Book Review: A Strange Companion Summary: 3 Stars
Chang-Rae Lee weaves from his past experiences and present ones seamlessly, present experiences colored by his past, nothing in life is untouched by his mixed identity. The relationship with his white wife is artificial and not convincing neither is his role as a spy. But the strength of the book does not lie in the believability of his wife or his job - they are simply tools to tell a story. The story of a Korean - American who's a cultural spy who tries all his life to assimilate himself into the American culture. It is an honest story of a second generation Korean-American. This is my story and it is not my story. Chang-Rae paints the first generation Koreans with a very broad brush. I can relate to the alienation, emotional and social, the confusion, the struggle for self-identity that "Americans" will never have to go through as a wide faced yellow boy. But I grew up without a father and a very loving and very unstereotypical mother, who was affirming and strong at the same time. This book does not tell my story but it is not meant to, Chang-Rae Lee tells only his story. But it is a companion on a journey to find my place in a semi-strange land. The irony is that "an emotional alien" makes a bad companion. Chang-Rae never seems to break out from the underneath his emotional-aloofness and only shares his observations as an outsider.
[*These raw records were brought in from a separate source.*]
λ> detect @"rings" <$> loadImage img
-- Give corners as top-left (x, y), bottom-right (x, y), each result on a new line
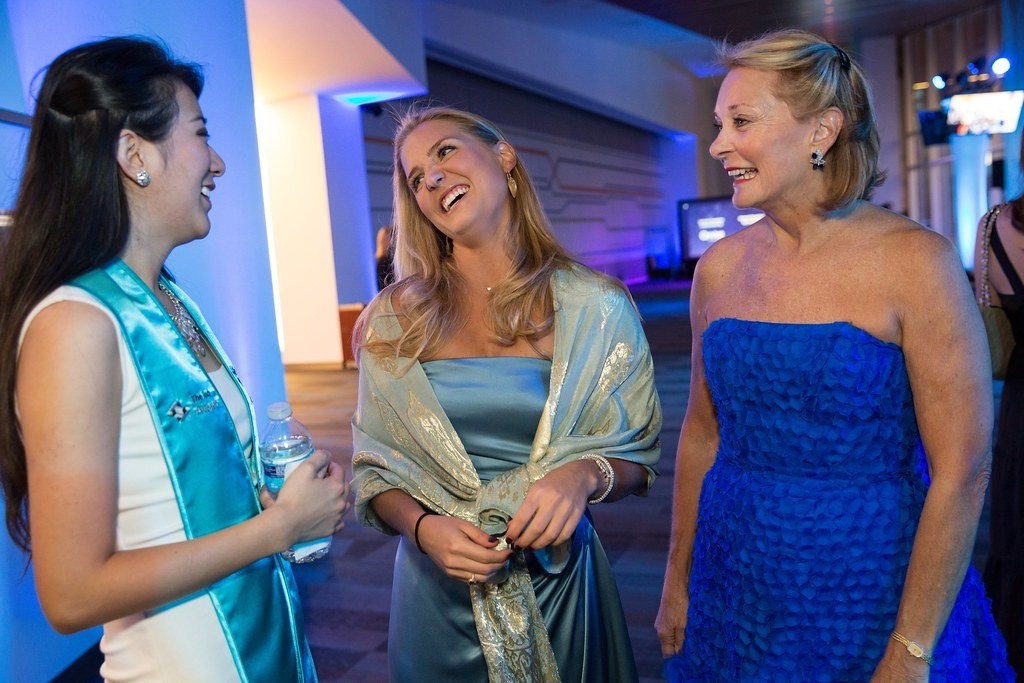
top-left (468, 573), bottom-right (477, 585)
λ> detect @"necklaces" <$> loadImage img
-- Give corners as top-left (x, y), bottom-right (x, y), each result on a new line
top-left (158, 284), bottom-right (207, 361)
top-left (486, 286), bottom-right (492, 291)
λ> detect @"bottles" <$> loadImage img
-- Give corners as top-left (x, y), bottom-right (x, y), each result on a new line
top-left (257, 401), bottom-right (334, 564)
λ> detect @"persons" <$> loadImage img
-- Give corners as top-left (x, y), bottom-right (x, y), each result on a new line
top-left (653, 29), bottom-right (1019, 683)
top-left (375, 227), bottom-right (396, 293)
top-left (350, 102), bottom-right (664, 683)
top-left (974, 124), bottom-right (1024, 683)
top-left (0, 33), bottom-right (348, 683)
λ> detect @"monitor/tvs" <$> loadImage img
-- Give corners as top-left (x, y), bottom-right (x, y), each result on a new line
top-left (677, 195), bottom-right (766, 262)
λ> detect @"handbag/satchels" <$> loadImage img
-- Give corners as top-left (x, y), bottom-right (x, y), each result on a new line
top-left (976, 202), bottom-right (1015, 381)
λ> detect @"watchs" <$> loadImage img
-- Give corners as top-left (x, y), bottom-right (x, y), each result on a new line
top-left (890, 630), bottom-right (933, 666)
top-left (591, 457), bottom-right (610, 497)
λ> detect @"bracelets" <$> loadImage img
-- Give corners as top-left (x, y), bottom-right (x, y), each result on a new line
top-left (577, 453), bottom-right (614, 504)
top-left (415, 512), bottom-right (440, 555)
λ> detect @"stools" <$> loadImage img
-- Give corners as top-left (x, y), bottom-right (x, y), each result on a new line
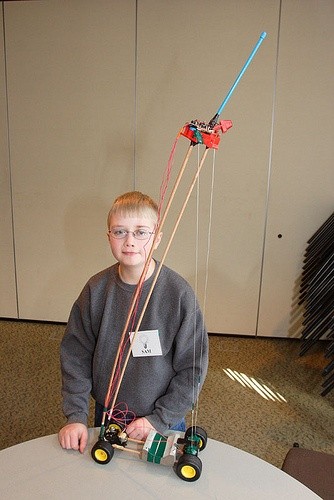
top-left (281, 443), bottom-right (334, 500)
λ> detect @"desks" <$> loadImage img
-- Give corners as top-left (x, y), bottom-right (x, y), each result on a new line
top-left (0, 426), bottom-right (324, 500)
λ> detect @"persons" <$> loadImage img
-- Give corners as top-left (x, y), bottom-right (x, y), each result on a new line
top-left (59, 189), bottom-right (211, 454)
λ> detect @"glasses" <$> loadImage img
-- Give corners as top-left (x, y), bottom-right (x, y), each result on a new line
top-left (108, 228), bottom-right (153, 240)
Book Review: A huge contribution to 'American Letters' Summary: 5 Stars
Having read only one-third of _Native Speaker_, I shouldwait to say more, but THIS is a new voice for which I havewaited too long to be coy or even complete. Chang-rae Lee is simply wonderful. His beautiful if anguished vision of what it is to live in two worlds and belong to neither is reminiscent of many, immigrant tales but unlike any other. As an adoptive parent of Korean-born children, I am elated to discover him, for he speaks not in political correctness but in a language universal, the only one that counts. Definitely a major new talent.